▶ **Selected extract**:
We’d been watching a thunderstorm roll in literally all day and I swore the rain was going to start any minute.

I had no expectations for what we’d find on the way, so it was really fun that it was these rainbow hills.

The Teepees

We also stopped here to find a cute little geocache. The hills exist on both sides of the road and you can just walk off and go wherever you want, in any direction, and get up close if you wanna.

The sign talks about Anne Montague Alexander and Louise Kellogg exploring this place in 1921, and how they came here because they thought the fossils John Muir found in ~1905 were really cool. And then those two ladies became the “pioneers of paleontology” of Petrified Forest. Girl power.

Newspaper Rock Petroglyphs Archeological District

Right after down the road is the parking lot for Newspaper Rock.

The only “newspaper rock” I’d heard of is in Moab, UT (which we’d see in a few days) so I was so confused and pleasantly surprised to find this little one here too.

You walk out on a sidewalk to an overlook, standing above a sandstone rock pile and looking out over desert badlands.

There are several stationary binoculars that guide you to where the petroglyphs are scratched into the rock.

▶ **Extracted records**:
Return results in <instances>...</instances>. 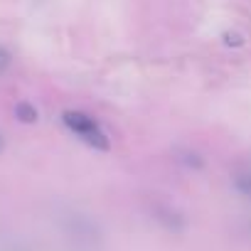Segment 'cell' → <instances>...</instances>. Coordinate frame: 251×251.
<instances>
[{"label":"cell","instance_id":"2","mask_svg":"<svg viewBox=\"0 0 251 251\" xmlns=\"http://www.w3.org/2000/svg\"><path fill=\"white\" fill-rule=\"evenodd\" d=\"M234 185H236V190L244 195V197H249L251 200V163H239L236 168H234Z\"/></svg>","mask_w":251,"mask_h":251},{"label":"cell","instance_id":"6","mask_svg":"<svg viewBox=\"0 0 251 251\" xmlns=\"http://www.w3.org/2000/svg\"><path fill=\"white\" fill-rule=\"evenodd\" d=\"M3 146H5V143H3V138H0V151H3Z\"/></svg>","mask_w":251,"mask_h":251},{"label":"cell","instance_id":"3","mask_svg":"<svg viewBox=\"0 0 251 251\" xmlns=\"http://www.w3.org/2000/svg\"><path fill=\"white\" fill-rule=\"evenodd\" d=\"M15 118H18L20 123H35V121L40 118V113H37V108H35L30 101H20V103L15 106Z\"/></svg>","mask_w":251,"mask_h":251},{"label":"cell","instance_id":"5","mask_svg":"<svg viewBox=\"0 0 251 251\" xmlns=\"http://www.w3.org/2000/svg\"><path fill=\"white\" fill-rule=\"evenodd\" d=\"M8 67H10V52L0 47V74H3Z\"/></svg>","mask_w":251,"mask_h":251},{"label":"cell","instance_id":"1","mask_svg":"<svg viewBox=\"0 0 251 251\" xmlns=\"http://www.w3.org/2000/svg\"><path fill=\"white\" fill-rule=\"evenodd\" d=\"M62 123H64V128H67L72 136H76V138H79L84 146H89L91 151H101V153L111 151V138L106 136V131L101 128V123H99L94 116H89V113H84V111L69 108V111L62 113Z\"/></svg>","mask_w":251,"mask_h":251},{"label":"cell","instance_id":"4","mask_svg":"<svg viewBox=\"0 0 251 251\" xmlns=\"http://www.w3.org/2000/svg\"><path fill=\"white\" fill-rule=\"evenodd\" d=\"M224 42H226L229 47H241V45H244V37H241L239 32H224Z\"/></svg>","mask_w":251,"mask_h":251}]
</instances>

...

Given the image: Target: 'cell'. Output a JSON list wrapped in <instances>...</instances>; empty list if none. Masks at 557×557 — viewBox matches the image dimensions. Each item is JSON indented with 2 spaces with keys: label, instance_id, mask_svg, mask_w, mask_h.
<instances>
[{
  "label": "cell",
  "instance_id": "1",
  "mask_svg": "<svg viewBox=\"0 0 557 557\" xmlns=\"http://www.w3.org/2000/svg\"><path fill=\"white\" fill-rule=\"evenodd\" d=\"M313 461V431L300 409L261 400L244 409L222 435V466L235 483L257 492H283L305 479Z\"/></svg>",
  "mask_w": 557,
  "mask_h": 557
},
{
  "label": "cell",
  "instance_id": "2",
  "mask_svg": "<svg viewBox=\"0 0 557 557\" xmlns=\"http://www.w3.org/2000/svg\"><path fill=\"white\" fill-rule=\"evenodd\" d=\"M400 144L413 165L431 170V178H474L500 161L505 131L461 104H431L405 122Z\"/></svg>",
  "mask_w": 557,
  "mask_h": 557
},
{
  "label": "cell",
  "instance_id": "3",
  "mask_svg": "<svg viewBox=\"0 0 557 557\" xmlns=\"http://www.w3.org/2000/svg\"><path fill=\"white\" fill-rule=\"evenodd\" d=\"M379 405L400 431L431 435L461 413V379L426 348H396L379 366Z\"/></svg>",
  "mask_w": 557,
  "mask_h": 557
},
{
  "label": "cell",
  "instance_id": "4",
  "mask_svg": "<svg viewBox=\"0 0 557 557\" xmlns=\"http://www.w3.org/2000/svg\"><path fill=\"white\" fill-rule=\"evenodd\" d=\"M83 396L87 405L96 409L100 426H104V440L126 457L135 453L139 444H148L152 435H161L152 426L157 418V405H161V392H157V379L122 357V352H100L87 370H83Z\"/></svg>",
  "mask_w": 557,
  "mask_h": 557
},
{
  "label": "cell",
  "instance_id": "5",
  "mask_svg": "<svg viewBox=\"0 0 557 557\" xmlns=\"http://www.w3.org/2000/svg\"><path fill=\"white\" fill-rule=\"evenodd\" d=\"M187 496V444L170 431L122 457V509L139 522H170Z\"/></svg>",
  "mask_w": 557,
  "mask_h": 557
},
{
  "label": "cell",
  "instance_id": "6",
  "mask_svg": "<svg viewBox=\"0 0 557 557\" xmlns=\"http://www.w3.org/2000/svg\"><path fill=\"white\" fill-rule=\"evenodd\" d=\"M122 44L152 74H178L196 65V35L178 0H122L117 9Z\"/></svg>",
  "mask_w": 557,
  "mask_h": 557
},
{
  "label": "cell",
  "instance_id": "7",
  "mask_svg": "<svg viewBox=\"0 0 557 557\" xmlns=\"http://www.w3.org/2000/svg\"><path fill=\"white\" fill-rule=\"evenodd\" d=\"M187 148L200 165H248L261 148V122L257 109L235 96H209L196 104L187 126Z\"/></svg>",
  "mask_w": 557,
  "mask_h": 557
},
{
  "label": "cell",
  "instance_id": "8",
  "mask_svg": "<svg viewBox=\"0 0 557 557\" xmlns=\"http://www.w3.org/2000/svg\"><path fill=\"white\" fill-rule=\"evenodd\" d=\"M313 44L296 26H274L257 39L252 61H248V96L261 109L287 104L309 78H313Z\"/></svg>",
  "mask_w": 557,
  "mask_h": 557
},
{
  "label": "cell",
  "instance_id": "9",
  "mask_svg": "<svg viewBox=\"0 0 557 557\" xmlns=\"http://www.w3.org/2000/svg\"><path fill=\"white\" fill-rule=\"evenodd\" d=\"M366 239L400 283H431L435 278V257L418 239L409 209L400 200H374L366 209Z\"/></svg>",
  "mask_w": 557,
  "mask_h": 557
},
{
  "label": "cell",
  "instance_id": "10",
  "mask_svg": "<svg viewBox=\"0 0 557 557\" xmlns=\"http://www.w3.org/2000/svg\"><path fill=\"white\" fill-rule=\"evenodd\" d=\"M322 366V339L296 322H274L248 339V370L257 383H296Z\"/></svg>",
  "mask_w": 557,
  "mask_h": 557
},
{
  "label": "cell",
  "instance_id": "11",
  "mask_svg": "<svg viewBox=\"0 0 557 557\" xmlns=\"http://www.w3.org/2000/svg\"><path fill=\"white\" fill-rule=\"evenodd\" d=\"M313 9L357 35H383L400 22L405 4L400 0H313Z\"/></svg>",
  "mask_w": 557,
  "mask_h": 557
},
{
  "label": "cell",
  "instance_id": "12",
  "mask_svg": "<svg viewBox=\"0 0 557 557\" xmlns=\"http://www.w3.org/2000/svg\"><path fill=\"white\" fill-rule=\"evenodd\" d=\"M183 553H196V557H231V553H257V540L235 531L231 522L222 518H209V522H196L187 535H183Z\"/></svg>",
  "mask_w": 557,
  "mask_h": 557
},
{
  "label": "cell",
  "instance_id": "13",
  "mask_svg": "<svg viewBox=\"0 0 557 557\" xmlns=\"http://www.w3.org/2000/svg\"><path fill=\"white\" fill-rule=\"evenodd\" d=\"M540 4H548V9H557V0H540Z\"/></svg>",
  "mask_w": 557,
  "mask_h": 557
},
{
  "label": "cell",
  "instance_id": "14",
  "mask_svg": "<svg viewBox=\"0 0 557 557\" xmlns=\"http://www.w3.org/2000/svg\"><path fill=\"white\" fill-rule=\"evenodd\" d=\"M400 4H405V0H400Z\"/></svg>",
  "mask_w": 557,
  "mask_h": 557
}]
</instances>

---

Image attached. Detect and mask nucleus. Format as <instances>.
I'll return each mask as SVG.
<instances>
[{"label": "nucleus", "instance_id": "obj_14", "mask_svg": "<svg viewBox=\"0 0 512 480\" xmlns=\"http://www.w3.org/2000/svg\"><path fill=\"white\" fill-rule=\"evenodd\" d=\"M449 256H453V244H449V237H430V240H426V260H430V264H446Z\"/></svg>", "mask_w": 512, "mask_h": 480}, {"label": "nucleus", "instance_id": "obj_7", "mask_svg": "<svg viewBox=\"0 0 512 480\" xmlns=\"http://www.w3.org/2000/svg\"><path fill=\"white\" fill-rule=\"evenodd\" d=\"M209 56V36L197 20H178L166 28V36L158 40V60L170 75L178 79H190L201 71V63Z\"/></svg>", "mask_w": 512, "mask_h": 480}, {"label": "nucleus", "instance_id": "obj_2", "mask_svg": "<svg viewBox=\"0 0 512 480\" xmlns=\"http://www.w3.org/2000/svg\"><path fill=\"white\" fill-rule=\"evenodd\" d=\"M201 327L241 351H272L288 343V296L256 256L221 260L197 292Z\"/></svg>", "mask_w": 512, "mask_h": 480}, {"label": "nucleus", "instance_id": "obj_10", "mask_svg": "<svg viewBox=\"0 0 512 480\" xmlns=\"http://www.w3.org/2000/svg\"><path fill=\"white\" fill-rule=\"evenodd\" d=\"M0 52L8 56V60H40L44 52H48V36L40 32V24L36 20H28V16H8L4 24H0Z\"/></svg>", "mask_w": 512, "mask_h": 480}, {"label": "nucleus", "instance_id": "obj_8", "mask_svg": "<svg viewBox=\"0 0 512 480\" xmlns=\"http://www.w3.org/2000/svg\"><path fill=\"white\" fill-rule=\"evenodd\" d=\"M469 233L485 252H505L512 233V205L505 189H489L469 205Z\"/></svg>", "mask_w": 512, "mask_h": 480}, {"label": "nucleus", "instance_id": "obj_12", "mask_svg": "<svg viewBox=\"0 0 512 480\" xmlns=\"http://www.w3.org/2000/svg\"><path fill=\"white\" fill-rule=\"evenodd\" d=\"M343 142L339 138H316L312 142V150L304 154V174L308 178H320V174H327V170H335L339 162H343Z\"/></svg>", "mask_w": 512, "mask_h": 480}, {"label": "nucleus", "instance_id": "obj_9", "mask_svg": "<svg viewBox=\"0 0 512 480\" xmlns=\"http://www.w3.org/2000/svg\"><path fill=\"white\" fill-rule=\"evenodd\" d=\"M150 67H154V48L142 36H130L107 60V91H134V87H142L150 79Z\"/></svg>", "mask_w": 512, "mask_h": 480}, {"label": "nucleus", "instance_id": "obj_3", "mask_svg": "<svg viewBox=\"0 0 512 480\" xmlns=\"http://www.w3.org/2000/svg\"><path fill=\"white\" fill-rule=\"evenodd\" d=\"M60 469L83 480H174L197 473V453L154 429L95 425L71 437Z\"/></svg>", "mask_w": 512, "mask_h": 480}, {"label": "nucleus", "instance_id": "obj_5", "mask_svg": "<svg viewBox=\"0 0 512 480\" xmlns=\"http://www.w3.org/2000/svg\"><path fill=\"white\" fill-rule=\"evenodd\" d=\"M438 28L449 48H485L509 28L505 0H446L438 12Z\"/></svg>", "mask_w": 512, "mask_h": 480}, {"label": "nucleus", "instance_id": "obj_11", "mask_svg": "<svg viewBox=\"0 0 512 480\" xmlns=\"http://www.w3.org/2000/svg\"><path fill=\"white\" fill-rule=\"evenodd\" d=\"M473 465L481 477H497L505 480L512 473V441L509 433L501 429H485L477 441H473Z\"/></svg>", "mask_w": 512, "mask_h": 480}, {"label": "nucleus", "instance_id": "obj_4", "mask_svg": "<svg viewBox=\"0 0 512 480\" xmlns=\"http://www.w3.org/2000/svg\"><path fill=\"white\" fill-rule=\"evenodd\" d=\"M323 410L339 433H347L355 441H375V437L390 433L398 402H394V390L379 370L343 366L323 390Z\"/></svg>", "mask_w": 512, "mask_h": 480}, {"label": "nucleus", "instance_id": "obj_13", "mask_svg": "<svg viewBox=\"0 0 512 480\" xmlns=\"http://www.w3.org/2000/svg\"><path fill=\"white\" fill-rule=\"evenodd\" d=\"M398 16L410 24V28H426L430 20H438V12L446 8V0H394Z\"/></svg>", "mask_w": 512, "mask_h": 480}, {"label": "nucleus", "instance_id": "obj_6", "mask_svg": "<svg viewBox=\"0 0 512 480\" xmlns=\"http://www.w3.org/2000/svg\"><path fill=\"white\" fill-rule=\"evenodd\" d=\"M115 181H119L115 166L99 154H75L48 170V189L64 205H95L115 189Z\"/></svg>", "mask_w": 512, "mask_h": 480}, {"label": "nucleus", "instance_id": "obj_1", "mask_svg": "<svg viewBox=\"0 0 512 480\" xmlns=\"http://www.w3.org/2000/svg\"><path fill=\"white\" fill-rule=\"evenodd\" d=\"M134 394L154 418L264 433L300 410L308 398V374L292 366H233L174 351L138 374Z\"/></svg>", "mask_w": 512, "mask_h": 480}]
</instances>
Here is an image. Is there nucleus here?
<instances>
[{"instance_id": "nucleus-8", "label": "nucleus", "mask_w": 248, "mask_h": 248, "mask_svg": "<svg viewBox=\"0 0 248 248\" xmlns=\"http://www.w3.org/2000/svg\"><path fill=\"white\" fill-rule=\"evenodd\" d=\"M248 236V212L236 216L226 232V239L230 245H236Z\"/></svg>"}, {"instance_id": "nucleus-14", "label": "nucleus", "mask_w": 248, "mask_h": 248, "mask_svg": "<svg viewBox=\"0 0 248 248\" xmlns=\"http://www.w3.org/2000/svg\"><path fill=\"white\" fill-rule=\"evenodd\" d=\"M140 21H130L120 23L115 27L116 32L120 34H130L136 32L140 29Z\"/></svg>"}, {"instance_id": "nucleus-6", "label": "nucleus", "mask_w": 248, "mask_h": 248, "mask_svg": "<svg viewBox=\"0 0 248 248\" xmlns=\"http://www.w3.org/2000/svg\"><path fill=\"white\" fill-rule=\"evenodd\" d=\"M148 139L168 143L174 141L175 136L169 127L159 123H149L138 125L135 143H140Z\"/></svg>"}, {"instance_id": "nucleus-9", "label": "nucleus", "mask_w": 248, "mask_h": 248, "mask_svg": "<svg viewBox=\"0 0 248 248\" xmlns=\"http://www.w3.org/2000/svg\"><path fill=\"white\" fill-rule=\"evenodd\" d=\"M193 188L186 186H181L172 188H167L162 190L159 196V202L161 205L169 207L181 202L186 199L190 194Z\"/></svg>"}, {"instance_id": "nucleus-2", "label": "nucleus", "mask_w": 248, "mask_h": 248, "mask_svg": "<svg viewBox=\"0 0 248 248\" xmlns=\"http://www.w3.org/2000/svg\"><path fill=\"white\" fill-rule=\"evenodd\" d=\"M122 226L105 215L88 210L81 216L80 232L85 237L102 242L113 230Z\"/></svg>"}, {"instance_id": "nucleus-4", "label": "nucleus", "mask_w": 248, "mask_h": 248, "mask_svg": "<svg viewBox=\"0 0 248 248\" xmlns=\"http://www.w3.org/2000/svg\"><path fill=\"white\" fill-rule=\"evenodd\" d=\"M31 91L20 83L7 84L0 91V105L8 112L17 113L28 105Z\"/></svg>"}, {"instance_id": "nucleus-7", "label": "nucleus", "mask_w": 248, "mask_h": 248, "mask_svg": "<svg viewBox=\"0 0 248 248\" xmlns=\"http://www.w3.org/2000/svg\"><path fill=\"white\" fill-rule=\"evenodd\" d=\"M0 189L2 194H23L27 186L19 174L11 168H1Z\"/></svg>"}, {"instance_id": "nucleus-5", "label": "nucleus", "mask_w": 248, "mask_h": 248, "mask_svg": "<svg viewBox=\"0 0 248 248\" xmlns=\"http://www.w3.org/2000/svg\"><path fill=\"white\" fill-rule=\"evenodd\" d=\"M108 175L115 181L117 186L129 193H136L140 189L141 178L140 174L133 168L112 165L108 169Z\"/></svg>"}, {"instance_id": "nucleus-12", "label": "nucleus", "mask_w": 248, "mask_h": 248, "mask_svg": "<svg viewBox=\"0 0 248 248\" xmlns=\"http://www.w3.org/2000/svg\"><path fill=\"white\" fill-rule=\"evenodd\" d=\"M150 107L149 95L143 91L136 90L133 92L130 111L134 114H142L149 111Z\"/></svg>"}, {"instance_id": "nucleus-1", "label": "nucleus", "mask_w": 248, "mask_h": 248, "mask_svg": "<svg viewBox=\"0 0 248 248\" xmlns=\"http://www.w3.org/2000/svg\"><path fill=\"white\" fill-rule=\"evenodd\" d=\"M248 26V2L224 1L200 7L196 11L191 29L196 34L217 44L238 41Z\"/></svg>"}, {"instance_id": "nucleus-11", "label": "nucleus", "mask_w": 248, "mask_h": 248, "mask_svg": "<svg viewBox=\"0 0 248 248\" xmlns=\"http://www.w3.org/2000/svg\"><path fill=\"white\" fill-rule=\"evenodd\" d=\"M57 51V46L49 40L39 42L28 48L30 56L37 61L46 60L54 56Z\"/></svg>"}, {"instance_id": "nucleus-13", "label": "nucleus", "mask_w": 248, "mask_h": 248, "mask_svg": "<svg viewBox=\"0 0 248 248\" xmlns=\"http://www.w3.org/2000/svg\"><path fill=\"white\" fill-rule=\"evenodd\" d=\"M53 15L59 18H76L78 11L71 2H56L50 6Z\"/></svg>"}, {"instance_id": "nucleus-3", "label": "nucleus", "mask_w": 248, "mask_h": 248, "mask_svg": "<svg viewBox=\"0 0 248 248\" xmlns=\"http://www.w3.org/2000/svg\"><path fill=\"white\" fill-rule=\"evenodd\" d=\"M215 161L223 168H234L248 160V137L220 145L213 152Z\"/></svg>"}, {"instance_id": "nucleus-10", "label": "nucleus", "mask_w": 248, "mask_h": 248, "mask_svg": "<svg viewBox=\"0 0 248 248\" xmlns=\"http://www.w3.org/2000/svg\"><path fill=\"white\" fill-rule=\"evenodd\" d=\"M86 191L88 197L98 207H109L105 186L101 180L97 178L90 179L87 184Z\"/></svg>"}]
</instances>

▶ **Instructions**:
**a.** In the Petrified Forest travel notes, shorten the paragraph that begins "The sign talks about" into a short list that keeps its main facts.
**b.** Write the next few sentences of the Petrified Forest travel notes, picking up right after the last line about the binoculars.

▶ **Answer list**:
**a.**
- The sign describes Anne Montague Alexander and Louise Kellogg exploring the area in 1921.
- They came because they were interested in the fossils John Muir found around 1905.
- The two women became the "pioneers of paleontology" of Petrified Forest.

**b.**
This site has been on the National Register of Historic Places since 1976. Apparently there are a metric TON of petroglyphs in the area that you’re overlooking from there, but these are the only visible ones from the platform.

Puerco Pueblo & Petroglyphs

We skipped along to the next parking lot. This one was for the Puerco ruins & petroglyphs, and this one has also been on the National Register of Historic Places since 1976.

This is an interpretive trail, leading you around to different stone ruins and more awesome examples of petroglyphs.

That’s an old Civilian Conservation Corps communications building in the back.

The sign explains that this village is a prehistoric settlement built by the Puebloan people out of sandstone blocks between 1280 and 1380. There are 100 rooms total and it used to be nestled along the Puerco River so they were super immersed in trade and had visitors coming to them from all over.

Then it talks about how the archeologists only dug up 1/3 of the ruins here, then they filled most of it back it to protect them from becoming further deteriorated.

The next set includes my favorite non-humanoid petroglyph.

It’s those! They think they mean “migration.” I love how angular and intricate they are.

Stork carrying a baby or bird eating a frog?

Geocache + Route 66 stuff

We stopped at this historic Route 66 car and ran into a super friendly Canadian couple who were geocaching just like we were. Love that kinda thing.

We continued trying to outrun the impending rain and high tailed it into the next zone of Petrified Forest: the Painted Desert.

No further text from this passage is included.